The bisected to commit uses a new sme_populate_pgd_data to collect variables that
were already on the stack, which should be position independent and safe.

But the other commits use sme_active(), which does:

bool sme_active(void)
{
return sme_me_mask && !sev_enabled;
}
EXPORT_SYMBOL(sme_active);

And that looks PIC-unsafe to me, as both are globals:

u64 sme_me_mask __section(.data) = 0;
EXPORT_SYMBOL(sme_me_mask);

Does the code start working if you force sme_active() to 0 while keeping the
function call, i.e. something like the hack below?

Thanks,

Ingo

arch/x86/mm/mem_encrypt.c | 2 +-
1 file changed, 1 insertion(+), 1 deletion(-)
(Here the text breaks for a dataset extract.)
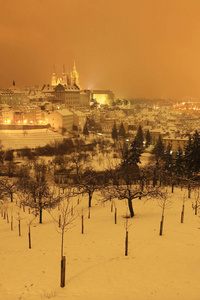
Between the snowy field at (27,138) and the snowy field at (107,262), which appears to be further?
the snowy field at (27,138)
diff --git a/arch/x86/mm/mem_encrypt.c b/arch/x86/mm/mem_encrypt.c
index 3ef362f598e3..52f7db4d08d6 100644
--- a/arch/x86/mm/mem_encrypt.c
+++ b/arch/x86/mm/mem_encrypt.c
@@ -403,7 +403,7 @@ int __init early_set_memory_encrypted(unsigned long vaddr, unsigned long size)
*/
bool sme_active(void)
{
- return sme_me_mask && !sev_enabled;
+ return 0;
}
EXPORT_SYMBOL(sme_active);